Page-level text extractions:

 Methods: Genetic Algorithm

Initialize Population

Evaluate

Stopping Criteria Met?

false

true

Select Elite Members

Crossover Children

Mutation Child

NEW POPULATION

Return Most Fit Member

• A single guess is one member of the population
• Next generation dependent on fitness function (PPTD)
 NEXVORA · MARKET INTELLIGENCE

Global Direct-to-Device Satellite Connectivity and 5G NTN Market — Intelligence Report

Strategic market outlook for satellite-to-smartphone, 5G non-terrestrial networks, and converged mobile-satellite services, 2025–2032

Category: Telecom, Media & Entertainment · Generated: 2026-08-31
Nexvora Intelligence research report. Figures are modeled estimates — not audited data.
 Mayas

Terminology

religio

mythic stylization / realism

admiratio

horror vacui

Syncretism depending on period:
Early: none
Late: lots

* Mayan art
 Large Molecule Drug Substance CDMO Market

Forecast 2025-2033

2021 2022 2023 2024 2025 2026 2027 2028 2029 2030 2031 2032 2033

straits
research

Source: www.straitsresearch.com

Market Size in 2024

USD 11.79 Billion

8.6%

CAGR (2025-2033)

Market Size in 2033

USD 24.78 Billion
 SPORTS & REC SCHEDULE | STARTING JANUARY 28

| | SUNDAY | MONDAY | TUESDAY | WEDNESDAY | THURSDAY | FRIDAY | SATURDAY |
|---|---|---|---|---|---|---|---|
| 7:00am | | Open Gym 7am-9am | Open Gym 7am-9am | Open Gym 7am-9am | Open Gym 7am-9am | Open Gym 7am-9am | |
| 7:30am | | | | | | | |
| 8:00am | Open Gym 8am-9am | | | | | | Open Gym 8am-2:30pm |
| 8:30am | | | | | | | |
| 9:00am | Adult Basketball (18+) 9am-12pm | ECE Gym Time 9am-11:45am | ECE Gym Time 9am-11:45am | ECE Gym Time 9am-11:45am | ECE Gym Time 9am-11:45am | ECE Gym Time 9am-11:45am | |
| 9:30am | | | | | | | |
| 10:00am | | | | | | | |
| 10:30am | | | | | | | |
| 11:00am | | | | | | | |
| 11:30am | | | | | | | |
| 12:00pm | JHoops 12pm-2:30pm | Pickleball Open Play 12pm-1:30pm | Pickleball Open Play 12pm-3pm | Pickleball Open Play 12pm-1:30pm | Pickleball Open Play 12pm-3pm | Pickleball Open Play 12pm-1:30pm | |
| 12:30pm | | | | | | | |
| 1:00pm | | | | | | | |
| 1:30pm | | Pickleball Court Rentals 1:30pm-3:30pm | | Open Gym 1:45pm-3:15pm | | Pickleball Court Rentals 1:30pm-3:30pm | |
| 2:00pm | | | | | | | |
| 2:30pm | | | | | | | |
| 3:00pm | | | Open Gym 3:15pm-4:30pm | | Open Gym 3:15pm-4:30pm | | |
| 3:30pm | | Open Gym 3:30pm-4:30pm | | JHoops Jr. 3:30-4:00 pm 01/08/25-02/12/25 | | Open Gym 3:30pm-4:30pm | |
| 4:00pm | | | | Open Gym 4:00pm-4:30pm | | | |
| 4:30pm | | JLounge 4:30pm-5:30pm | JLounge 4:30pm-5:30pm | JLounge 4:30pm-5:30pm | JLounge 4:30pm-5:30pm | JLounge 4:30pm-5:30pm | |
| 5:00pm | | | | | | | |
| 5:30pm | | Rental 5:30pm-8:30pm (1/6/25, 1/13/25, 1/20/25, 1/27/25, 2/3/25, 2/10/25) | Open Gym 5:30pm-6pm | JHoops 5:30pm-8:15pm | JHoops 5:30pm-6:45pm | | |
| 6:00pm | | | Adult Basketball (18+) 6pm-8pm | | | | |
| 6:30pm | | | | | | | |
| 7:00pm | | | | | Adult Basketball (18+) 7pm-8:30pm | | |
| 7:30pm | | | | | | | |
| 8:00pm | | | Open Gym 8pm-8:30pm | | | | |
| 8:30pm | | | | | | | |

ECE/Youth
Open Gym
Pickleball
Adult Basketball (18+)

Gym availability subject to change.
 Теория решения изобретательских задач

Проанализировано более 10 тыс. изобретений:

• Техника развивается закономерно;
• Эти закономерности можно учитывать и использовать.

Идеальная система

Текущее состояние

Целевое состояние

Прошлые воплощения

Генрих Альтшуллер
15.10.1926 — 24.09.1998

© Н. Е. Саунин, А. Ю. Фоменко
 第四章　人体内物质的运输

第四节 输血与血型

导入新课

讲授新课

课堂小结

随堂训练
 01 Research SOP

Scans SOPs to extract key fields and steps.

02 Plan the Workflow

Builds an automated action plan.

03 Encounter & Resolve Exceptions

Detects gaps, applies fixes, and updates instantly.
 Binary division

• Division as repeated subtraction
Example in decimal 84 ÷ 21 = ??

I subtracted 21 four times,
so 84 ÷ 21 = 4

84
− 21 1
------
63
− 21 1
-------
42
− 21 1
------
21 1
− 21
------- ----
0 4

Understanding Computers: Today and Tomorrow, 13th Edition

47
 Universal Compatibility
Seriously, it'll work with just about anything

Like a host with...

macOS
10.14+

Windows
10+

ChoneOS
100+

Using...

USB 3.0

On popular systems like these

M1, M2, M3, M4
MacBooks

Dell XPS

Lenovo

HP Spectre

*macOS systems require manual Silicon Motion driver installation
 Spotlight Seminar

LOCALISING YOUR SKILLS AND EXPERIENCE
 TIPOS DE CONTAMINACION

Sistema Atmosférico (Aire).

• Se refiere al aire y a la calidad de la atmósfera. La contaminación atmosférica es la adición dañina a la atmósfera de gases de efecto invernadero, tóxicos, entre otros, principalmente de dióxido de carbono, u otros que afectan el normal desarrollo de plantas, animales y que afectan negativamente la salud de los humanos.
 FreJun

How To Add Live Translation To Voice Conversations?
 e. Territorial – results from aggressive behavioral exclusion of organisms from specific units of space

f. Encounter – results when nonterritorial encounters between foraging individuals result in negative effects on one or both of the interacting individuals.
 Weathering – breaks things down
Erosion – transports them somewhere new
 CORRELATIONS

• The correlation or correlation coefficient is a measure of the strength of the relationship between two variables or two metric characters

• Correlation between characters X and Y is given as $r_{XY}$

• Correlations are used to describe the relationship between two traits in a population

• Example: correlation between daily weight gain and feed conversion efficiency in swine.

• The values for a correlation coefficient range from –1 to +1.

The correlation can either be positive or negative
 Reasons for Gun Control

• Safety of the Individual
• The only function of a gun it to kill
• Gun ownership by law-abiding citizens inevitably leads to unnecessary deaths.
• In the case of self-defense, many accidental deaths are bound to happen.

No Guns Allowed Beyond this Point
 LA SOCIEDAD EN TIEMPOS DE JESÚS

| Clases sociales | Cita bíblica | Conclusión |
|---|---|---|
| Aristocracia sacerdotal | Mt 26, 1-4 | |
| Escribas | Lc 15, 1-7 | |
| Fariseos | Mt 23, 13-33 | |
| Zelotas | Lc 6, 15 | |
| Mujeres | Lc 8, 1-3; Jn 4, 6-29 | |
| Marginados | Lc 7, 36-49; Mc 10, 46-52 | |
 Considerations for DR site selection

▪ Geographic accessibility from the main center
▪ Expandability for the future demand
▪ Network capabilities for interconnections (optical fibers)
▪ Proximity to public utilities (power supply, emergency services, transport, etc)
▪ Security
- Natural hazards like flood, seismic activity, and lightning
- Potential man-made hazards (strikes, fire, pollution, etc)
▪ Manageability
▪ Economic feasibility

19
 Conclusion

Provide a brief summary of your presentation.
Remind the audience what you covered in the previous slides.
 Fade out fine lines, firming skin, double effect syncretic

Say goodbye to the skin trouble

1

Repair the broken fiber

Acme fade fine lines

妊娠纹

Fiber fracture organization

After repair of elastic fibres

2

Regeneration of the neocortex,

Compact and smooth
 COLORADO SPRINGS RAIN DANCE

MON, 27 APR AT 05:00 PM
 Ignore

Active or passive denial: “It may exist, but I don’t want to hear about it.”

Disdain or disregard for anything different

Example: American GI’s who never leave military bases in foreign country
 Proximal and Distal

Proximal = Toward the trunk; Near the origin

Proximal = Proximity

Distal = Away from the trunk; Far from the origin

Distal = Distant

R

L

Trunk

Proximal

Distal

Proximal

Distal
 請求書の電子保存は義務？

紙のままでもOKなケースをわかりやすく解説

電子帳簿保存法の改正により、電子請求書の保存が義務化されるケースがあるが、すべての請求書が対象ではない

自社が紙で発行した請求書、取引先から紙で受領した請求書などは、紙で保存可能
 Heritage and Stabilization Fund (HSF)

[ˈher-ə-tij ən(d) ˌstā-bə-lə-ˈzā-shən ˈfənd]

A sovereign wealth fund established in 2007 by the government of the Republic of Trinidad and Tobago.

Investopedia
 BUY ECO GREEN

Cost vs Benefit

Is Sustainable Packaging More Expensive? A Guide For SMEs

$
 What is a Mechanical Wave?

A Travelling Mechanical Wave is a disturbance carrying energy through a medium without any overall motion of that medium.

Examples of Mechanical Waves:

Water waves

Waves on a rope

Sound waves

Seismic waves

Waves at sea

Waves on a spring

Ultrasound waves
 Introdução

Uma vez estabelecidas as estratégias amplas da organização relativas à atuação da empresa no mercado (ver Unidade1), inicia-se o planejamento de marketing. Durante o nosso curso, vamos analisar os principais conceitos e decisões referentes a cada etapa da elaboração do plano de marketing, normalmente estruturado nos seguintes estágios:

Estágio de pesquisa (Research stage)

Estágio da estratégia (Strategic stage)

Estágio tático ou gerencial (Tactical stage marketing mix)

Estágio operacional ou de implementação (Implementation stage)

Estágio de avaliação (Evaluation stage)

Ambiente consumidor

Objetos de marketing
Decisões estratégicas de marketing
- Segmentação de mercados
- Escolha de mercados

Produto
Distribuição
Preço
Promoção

# EXERCISE OBJECTIVE:
Show the lines in the entries above that include the string "mercados".

# ANSWER TO THE EXERCISE:
- Segmentação de mercados
- Escolha de mercados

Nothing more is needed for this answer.